Small-Format Value
Supermarkets standing alongside dollar stores, closeout merchants and a chain of small discount stores. This could only happen in a category labeled small-format value retailers.
Trader Joe’s, Aldi and Save-A-Lot are limited-assortment grocers, but it is unlikely that regular shoppers of a Family Dollar or Dollar General would wander into a Trader Joe’s. Many consumers in this segment might otherwise be at Walmart; Kantar Retail’s Mary Brett Whitfield notes that surveys of Walmart shoppers show that dollar stores are their most frequent alternative.
Consumables are a small but important category at dollar and closeout stores, but it is the household cleaners, laundry products and the like that are critical.
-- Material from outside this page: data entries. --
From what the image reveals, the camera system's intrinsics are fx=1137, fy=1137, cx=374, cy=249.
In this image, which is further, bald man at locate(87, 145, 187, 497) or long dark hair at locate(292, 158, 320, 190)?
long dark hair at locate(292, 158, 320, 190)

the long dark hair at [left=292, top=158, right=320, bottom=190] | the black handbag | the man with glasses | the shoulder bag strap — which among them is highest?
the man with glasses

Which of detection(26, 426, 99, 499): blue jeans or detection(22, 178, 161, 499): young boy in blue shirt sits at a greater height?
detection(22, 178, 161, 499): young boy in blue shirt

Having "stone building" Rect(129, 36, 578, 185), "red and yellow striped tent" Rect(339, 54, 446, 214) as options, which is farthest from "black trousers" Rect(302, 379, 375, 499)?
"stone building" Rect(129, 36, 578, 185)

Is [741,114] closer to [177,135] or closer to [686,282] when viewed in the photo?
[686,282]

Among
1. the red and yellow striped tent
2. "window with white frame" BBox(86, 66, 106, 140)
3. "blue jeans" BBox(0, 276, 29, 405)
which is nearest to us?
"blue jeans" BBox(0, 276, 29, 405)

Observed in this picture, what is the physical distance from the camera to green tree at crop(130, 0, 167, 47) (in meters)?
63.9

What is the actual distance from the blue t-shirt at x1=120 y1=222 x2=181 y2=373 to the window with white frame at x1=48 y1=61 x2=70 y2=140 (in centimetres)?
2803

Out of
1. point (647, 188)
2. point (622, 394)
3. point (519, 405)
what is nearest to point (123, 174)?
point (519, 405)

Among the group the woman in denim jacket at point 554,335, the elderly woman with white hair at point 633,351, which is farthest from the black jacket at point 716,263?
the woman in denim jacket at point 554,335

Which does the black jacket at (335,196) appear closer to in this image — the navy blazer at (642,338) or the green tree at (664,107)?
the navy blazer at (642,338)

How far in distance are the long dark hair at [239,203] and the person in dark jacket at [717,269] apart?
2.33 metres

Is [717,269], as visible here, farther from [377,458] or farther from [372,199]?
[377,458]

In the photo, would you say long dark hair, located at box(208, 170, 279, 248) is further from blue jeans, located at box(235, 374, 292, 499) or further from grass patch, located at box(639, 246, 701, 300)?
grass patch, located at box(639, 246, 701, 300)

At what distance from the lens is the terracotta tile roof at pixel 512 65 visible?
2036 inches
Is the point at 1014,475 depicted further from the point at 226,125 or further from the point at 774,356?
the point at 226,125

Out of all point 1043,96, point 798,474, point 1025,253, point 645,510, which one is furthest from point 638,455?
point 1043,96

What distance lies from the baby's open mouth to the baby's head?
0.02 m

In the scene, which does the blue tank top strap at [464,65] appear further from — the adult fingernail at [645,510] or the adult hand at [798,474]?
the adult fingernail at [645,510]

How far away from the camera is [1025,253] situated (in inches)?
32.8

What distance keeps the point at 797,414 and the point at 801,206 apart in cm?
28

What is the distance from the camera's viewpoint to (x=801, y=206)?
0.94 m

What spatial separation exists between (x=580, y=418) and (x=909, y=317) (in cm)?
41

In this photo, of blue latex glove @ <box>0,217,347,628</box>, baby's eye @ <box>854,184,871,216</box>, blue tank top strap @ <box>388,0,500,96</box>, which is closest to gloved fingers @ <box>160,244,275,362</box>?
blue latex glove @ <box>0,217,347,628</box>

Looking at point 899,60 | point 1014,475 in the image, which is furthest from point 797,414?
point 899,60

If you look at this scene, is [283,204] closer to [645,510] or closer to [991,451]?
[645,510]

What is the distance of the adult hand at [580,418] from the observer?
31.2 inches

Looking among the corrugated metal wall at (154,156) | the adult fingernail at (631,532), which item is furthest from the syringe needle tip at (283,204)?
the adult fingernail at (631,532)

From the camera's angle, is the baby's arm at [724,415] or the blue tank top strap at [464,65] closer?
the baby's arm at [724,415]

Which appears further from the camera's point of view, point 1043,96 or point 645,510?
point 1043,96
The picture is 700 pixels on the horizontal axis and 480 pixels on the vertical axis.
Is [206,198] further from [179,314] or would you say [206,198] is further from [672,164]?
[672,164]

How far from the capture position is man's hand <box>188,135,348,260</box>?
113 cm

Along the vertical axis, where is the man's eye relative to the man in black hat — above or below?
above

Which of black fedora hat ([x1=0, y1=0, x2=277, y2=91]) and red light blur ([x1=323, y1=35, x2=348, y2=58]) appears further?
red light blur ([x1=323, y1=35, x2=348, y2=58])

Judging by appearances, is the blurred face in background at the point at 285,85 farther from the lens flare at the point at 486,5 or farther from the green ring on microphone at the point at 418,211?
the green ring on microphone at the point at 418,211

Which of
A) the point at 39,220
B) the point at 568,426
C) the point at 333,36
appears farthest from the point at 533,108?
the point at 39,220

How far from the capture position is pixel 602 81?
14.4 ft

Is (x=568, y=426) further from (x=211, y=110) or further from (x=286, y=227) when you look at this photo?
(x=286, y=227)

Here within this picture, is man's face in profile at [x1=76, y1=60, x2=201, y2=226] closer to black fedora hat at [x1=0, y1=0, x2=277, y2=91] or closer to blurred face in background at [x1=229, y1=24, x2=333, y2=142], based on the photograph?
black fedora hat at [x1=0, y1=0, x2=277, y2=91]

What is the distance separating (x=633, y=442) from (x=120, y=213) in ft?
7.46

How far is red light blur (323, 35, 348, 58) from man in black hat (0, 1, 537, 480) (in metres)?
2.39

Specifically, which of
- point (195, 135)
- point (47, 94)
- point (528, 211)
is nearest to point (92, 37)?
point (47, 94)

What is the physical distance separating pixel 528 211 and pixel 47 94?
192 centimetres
Food items, whether packaged dry goods or frozen/refrigerated products, can be found in most of them, but not fresh produce or meat. West Coast-based 99 Cents Only is an exception, with 54 percent of its volume coming from the food and grocery category.
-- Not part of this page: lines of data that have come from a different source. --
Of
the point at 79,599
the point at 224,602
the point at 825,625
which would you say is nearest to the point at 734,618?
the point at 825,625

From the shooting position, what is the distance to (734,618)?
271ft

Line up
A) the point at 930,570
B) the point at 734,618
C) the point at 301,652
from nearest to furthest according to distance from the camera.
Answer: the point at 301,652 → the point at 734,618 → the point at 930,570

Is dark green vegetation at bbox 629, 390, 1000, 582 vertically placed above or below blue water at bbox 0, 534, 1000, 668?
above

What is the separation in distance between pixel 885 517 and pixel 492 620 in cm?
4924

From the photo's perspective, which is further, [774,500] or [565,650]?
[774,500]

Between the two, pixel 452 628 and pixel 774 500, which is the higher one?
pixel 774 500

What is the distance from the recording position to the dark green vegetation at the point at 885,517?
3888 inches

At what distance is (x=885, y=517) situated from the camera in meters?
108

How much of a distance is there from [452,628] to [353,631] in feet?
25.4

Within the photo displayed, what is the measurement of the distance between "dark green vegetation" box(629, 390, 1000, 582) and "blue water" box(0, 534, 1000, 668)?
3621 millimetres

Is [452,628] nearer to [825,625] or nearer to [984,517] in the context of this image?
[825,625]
Averaging around 15,000 sq. ft., Trader Joe’s, Aldi and Save-A-Lot stores are roughly three times larger than typical Dollar General, Family Dollar and Dollar Tree units and about 40 percent smaller than Big Lots and 99 Cents Only locations. When discussing rivals, the non-supermarket small-format value players make little or no mention of grocers — but when they do, they point to the “dollar zone” and similar sections.
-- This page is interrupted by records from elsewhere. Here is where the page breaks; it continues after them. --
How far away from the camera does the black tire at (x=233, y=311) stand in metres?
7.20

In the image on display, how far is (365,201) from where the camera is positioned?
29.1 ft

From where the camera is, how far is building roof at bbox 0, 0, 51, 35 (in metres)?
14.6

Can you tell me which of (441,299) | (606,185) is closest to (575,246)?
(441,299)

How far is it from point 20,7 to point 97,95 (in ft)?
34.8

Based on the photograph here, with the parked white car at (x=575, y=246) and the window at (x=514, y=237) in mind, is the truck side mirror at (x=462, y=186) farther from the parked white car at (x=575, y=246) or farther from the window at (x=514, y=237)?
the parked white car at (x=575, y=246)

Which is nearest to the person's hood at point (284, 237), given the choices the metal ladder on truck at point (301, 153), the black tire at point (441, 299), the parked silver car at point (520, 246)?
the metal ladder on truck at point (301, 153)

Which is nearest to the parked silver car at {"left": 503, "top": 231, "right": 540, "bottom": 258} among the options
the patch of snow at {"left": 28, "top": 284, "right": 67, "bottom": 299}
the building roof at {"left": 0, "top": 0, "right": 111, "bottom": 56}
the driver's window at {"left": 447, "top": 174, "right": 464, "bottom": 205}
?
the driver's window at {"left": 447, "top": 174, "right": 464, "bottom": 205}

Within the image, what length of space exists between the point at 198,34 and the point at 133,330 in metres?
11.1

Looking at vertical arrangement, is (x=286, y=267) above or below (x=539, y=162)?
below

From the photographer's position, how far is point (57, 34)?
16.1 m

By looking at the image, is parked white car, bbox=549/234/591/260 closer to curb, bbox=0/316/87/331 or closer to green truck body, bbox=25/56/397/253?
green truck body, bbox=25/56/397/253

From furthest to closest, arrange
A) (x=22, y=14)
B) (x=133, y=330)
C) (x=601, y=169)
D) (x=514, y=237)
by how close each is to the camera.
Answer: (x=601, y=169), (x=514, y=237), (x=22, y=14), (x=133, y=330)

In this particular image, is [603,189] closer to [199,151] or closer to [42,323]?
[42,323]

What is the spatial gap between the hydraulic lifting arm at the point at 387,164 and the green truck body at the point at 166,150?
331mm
Much has been made of how well dollar and closeout stores fared in the recession but, like value apparel retailers, they counter that business is actually better in good times when margins can be widened. “We are definitely a fan of an improving economic environment,” says Big Lots CFO Joe Cooper, who could be speaking for the industry as a whole. “We believe we would flourish much more in an expanding economy.”